To instynktowne podejście do pracy nad piosenkami zaowocowało także inną atmosferą podczas pracy w studiu. W przeszłości, zwłaszcza podczas rejestracji dwóch ostatnich albumów (Boxer z 2007 roku i High Violet z 2010 roku), dochodziło do wielu napięć, powodowanych ambicjami Aarona i Matta. Tym razem okazało się, że wizje obu panów idealnie się zazębiają.
Znalazłem się w fazie Roya Orbisona - mówi Matt. Dużo go słuchałem. Struktury jego piosenek były innowacyjne, nietypowe, ale słuchało się ich bez wysiłku.
Aaron także wypowiada się w podobnym tonie. W ciągu ostatnich lat coraz bardziej zagłębialiśmy się w świat komponowania i bardziej interesowaliśmy się klasycznym podejściem do pisania piosenek.
A jednak, mimo dobrej atmosfery jaka panowała w nowojorskim studiu Clubhouse w Rhinebeck, trudno byłoby nazwać muzykę jaką trafiła na Trouble Will Find Me łatwą. Co szczególnie dotyczy pracy, jaką wykonali bracia Scott i Bryan Devendorf, tworzący sekcję rytmiczną The National. W wielu utworach, jak otwierającym album sentymentalnym I Should Live In Salt czy bardziej dynamicznym Demons, muzycy serwują nietypowe metrum, a co za tym idzie tworzą bardziej skomplikowaną strukturę rytmiczną. Nie inaczej jest z bardziej wysublimowanymi melodiami, a także tekstami. Tym razem, obok typowego dla Berningera fatalizmu, wkrada się także odrobina zaskakującego pozytywizmu. Wiele piosenek na Trouble Will Find Me wprowadza nastrój melancholii, której nie powstydziliby się Simon & Garfunkel. Jak subtelnie zaaranżowane Fireproof czy I Need My Girl. Są tu również utwory w rodzaju Pink Rabbits, Slipped (Aaron określa go mianem piosenki, którą zawsze chciał napisać) czy Heavenfaced, które wydają się aspirować do miana klasycznych, pokazujących inne, bardziej emocjonalne podejście do partii wokalnych. Ten nastrój nostalgii równoważą zdecydowanie bardziej zadziorne kompozycje w rodzaju Don't Swallow The Cap, Graceless czy wspomnianego Demons. Matt przyznaje dzisiaj:
Przez ostatnie dziesięć lat czułem się jakbyśmy za czymś gonili, starając się coś udowodnić. Na początku byliśmy postrzegani jako udręczony zespół alt-country'owy. To bolało także dlatego, że było częściowo prawdą. Więc większość czasu staraliśmy się udowodnić naszymi piosenkami, że tak nie jest.
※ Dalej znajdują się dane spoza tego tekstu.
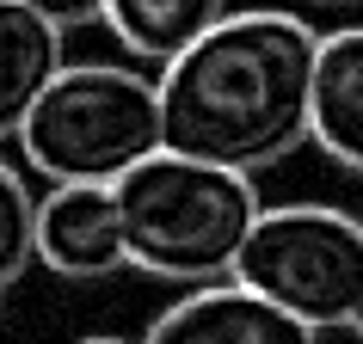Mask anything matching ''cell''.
<instances>
[{"mask_svg":"<svg viewBox=\"0 0 363 344\" xmlns=\"http://www.w3.org/2000/svg\"><path fill=\"white\" fill-rule=\"evenodd\" d=\"M142 344H320V332L265 302L240 277H222V283H197L185 302L154 314Z\"/></svg>","mask_w":363,"mask_h":344,"instance_id":"5b68a950","label":"cell"},{"mask_svg":"<svg viewBox=\"0 0 363 344\" xmlns=\"http://www.w3.org/2000/svg\"><path fill=\"white\" fill-rule=\"evenodd\" d=\"M345 332H357V338H363V302H357V314H351V326H345Z\"/></svg>","mask_w":363,"mask_h":344,"instance_id":"7c38bea8","label":"cell"},{"mask_svg":"<svg viewBox=\"0 0 363 344\" xmlns=\"http://www.w3.org/2000/svg\"><path fill=\"white\" fill-rule=\"evenodd\" d=\"M234 277L314 332L351 326L363 302V222L339 203H271L252 222Z\"/></svg>","mask_w":363,"mask_h":344,"instance_id":"277c9868","label":"cell"},{"mask_svg":"<svg viewBox=\"0 0 363 344\" xmlns=\"http://www.w3.org/2000/svg\"><path fill=\"white\" fill-rule=\"evenodd\" d=\"M160 148V80L117 62L62 68L19 130L25 166L43 172L50 185H117Z\"/></svg>","mask_w":363,"mask_h":344,"instance_id":"3957f363","label":"cell"},{"mask_svg":"<svg viewBox=\"0 0 363 344\" xmlns=\"http://www.w3.org/2000/svg\"><path fill=\"white\" fill-rule=\"evenodd\" d=\"M25 6H31V13H43L50 25H62V31L105 19V0H25Z\"/></svg>","mask_w":363,"mask_h":344,"instance_id":"8fae6325","label":"cell"},{"mask_svg":"<svg viewBox=\"0 0 363 344\" xmlns=\"http://www.w3.org/2000/svg\"><path fill=\"white\" fill-rule=\"evenodd\" d=\"M38 265L80 283L130 270V240L111 185H50L38 197Z\"/></svg>","mask_w":363,"mask_h":344,"instance_id":"8992f818","label":"cell"},{"mask_svg":"<svg viewBox=\"0 0 363 344\" xmlns=\"http://www.w3.org/2000/svg\"><path fill=\"white\" fill-rule=\"evenodd\" d=\"M80 344H130V338H80Z\"/></svg>","mask_w":363,"mask_h":344,"instance_id":"4fadbf2b","label":"cell"},{"mask_svg":"<svg viewBox=\"0 0 363 344\" xmlns=\"http://www.w3.org/2000/svg\"><path fill=\"white\" fill-rule=\"evenodd\" d=\"M62 43H68L62 25L31 13L25 0H0V142L25 130V117L38 111L50 80L68 68Z\"/></svg>","mask_w":363,"mask_h":344,"instance_id":"ba28073f","label":"cell"},{"mask_svg":"<svg viewBox=\"0 0 363 344\" xmlns=\"http://www.w3.org/2000/svg\"><path fill=\"white\" fill-rule=\"evenodd\" d=\"M0 307H6V289H0Z\"/></svg>","mask_w":363,"mask_h":344,"instance_id":"5bb4252c","label":"cell"},{"mask_svg":"<svg viewBox=\"0 0 363 344\" xmlns=\"http://www.w3.org/2000/svg\"><path fill=\"white\" fill-rule=\"evenodd\" d=\"M38 265V197L6 154H0V289H13Z\"/></svg>","mask_w":363,"mask_h":344,"instance_id":"30bf717a","label":"cell"},{"mask_svg":"<svg viewBox=\"0 0 363 344\" xmlns=\"http://www.w3.org/2000/svg\"><path fill=\"white\" fill-rule=\"evenodd\" d=\"M320 38L302 13L252 6L222 19L160 68L167 148L234 172H265L308 142Z\"/></svg>","mask_w":363,"mask_h":344,"instance_id":"6da1fadb","label":"cell"},{"mask_svg":"<svg viewBox=\"0 0 363 344\" xmlns=\"http://www.w3.org/2000/svg\"><path fill=\"white\" fill-rule=\"evenodd\" d=\"M308 142L339 160L345 172H363V25L326 31L314 56V98H308Z\"/></svg>","mask_w":363,"mask_h":344,"instance_id":"52a82bcc","label":"cell"},{"mask_svg":"<svg viewBox=\"0 0 363 344\" xmlns=\"http://www.w3.org/2000/svg\"><path fill=\"white\" fill-rule=\"evenodd\" d=\"M123 240H130V270L167 277V283H222L240 265L252 222H259V191L252 172L216 166L197 154L160 148L142 166H130L111 185Z\"/></svg>","mask_w":363,"mask_h":344,"instance_id":"7a4b0ae2","label":"cell"},{"mask_svg":"<svg viewBox=\"0 0 363 344\" xmlns=\"http://www.w3.org/2000/svg\"><path fill=\"white\" fill-rule=\"evenodd\" d=\"M222 13H228V0H105L111 38L154 68H167L179 50H191Z\"/></svg>","mask_w":363,"mask_h":344,"instance_id":"9c48e42d","label":"cell"},{"mask_svg":"<svg viewBox=\"0 0 363 344\" xmlns=\"http://www.w3.org/2000/svg\"><path fill=\"white\" fill-rule=\"evenodd\" d=\"M339 6H345V0H339Z\"/></svg>","mask_w":363,"mask_h":344,"instance_id":"9a60e30c","label":"cell"}]
</instances>
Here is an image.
To była próba obalenia własnych niepewności. Po trasie „High Violet" poczuliśmy, że w końcu to osiągnęliśmy. Teraz mogliśmy się zrelaksować. Nie musieliśmy już udowadniać swojej tożsamości. Z kolei Aaron dodaje: To znowu stało się beztroskie. Z jednej strony piosenki są bardziej złożone, z drugiej prostsze i bardziej ludzkie. Czuje się, jakbyśmy odzyskali chemię, którą mieliśmy kiedyś.